Counterintuitiveness makes life more interesting. It also briefly reveals gaps or lags in our understanding or mindsets.

Some weeks ago, I chanced upon a virtual session titled “Unhurried Conversations about Rule-breaking”, hosted by Johnnie moore and Tim Pilbrow.
Often, virtual sessions are mostly unidirectional. And interactions either lack many questions, or have a subtle tug-of-war, with participants trying to get their message across. This was far from both.

The session started with an overview by the hosts, followed by participants heading to breakout rooms, equipped with some simple rules:
When someone is speaking, avoid interrupting.
When speaking, you can take your sweet time. And once done, hold up an object to convey the same, so someone else can then speak.

The lack of pressure to squeeze one’s point across, or blurt it out so as not to take up much time, was refreshing.

It felt like there was more than sufficient time for everyone to share multiple views, stories and opinions, which in themselves were extremely insightful.
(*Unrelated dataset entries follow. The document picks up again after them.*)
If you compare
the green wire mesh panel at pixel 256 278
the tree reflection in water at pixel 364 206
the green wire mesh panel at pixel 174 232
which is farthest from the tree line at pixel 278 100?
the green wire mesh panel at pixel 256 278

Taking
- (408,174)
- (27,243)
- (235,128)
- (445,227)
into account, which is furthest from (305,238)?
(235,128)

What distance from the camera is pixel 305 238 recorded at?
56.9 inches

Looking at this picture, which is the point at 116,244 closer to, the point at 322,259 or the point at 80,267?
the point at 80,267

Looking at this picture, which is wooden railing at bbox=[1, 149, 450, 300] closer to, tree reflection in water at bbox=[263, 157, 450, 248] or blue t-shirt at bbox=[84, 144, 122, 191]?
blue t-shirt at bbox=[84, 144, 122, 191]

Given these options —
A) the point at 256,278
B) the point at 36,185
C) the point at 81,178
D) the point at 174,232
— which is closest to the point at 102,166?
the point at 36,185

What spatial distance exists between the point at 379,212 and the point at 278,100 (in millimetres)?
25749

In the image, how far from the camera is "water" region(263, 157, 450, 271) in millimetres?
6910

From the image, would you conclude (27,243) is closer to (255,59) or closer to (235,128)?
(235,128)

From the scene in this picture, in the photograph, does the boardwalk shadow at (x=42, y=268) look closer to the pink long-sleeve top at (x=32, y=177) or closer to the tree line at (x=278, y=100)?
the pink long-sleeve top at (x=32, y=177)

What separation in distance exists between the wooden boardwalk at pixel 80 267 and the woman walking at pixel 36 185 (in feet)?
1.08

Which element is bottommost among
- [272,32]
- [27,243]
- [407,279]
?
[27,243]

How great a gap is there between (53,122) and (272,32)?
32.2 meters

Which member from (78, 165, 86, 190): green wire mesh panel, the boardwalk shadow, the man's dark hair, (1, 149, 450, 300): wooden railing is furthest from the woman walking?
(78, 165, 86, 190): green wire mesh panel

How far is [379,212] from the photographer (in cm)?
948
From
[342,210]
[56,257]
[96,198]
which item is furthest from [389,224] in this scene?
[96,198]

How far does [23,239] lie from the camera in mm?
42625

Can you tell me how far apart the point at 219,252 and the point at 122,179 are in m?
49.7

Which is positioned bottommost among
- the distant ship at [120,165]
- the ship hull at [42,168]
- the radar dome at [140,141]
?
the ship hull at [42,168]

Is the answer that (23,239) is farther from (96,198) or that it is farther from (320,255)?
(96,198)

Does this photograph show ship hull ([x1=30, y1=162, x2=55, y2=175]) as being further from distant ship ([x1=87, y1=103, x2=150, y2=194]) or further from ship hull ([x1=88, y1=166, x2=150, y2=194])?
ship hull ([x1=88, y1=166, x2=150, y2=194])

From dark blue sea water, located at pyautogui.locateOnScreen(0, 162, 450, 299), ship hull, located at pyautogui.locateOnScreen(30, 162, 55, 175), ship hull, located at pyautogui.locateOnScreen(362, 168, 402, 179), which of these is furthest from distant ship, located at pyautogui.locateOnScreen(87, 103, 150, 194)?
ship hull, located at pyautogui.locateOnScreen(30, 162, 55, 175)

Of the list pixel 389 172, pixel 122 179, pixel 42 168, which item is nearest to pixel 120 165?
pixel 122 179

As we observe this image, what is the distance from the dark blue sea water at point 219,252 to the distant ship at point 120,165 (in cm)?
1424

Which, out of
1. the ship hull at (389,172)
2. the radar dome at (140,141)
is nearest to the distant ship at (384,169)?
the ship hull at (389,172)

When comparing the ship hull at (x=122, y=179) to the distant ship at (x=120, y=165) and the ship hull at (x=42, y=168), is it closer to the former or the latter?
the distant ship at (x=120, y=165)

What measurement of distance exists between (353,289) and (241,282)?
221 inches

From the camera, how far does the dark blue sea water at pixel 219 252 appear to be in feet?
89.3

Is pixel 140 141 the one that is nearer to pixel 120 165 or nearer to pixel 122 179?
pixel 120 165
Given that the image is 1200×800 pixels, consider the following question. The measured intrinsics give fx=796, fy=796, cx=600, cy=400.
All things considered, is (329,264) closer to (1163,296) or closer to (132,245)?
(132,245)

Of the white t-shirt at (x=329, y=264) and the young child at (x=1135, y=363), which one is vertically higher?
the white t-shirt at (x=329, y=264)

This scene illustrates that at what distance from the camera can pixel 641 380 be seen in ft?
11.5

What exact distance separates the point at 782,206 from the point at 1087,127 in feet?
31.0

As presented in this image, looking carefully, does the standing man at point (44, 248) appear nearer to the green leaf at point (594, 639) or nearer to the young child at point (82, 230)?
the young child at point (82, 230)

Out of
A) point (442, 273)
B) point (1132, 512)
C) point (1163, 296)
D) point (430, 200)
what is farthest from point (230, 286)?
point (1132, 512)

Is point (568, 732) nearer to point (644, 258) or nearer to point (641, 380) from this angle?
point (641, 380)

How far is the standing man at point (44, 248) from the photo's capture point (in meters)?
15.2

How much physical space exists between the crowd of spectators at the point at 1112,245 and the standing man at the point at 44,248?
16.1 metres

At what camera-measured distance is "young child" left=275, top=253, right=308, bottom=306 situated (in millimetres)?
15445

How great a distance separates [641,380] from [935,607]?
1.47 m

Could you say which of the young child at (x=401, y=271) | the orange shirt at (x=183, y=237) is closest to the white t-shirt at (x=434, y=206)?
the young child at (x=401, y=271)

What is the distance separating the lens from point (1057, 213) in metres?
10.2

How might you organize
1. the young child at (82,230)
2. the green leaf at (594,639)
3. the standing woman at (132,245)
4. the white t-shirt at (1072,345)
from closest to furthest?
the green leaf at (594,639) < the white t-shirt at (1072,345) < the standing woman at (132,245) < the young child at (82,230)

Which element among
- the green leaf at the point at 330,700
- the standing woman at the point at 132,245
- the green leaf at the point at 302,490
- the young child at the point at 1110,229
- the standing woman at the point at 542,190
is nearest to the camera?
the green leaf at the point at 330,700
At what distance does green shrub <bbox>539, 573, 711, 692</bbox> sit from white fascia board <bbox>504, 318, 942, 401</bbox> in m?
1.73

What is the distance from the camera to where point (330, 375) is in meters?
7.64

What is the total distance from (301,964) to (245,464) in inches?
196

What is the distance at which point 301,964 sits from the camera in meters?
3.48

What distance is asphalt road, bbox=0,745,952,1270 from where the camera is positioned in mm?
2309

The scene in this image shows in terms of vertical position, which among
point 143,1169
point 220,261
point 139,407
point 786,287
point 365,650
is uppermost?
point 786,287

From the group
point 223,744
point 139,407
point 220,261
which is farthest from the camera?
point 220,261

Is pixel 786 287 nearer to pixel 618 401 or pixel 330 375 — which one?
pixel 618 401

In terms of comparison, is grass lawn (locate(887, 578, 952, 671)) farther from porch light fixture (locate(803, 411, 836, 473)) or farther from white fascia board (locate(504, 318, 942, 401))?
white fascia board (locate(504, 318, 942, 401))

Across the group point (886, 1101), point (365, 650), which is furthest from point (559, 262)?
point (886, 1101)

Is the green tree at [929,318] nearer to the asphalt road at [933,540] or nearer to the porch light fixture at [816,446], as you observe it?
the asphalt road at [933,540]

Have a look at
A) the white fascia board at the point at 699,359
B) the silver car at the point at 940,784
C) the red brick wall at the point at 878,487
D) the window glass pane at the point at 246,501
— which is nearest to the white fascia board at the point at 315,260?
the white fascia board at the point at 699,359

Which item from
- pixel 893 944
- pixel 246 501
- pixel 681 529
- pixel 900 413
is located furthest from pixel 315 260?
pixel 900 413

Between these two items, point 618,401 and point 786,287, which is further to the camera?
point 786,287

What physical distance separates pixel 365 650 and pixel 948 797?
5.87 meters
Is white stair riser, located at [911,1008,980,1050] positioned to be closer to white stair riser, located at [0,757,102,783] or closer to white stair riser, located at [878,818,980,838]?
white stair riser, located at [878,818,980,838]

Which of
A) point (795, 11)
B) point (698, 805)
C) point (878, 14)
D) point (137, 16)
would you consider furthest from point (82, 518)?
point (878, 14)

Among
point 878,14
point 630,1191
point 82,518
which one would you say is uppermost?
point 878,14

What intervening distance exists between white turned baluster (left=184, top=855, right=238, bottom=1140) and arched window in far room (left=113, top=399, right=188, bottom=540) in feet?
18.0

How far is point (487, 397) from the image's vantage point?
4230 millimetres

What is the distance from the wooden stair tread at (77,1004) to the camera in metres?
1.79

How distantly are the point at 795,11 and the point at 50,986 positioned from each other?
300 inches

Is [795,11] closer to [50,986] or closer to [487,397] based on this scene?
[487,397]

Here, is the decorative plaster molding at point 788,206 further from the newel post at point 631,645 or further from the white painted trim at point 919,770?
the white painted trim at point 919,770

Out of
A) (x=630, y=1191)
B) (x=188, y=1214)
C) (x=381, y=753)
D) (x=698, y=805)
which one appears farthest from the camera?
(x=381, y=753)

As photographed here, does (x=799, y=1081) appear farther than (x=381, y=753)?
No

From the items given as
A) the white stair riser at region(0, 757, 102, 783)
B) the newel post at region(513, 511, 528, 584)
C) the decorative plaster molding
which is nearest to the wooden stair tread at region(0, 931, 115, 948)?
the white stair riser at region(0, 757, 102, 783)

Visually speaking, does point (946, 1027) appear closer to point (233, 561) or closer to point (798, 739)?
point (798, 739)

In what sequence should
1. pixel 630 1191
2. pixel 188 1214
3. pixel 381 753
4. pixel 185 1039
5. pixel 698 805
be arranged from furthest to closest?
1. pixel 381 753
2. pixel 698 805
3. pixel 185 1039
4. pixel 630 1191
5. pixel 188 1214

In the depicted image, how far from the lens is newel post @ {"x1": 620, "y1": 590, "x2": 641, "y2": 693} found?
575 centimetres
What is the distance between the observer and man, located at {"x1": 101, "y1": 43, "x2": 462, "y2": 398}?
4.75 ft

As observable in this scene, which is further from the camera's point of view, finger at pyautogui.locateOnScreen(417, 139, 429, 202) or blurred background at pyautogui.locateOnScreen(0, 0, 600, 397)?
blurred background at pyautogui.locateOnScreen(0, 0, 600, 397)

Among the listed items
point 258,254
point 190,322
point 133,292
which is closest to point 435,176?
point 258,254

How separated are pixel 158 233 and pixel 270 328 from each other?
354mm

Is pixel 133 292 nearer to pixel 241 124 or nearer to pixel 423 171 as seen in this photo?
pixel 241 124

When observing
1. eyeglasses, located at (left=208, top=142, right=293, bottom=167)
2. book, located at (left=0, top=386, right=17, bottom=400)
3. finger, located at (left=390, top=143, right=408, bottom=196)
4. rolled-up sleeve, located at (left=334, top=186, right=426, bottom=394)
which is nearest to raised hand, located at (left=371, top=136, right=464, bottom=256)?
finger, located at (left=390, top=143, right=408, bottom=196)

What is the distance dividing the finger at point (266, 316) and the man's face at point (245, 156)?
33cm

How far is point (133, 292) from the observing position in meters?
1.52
And the best bit, there was the respect, both when everyone spoke, and when everyone listened.
And everyone’s understanding of the topic seemed to evolve nicely in this supportive environment.

In all, very different from both high-pressure group discussion type environments, and the no-questions kind we are used to.

With a fixed timeline, interactions and meetings with these rules could perhaps be far more effective. Thanks to Johnnie and Tim!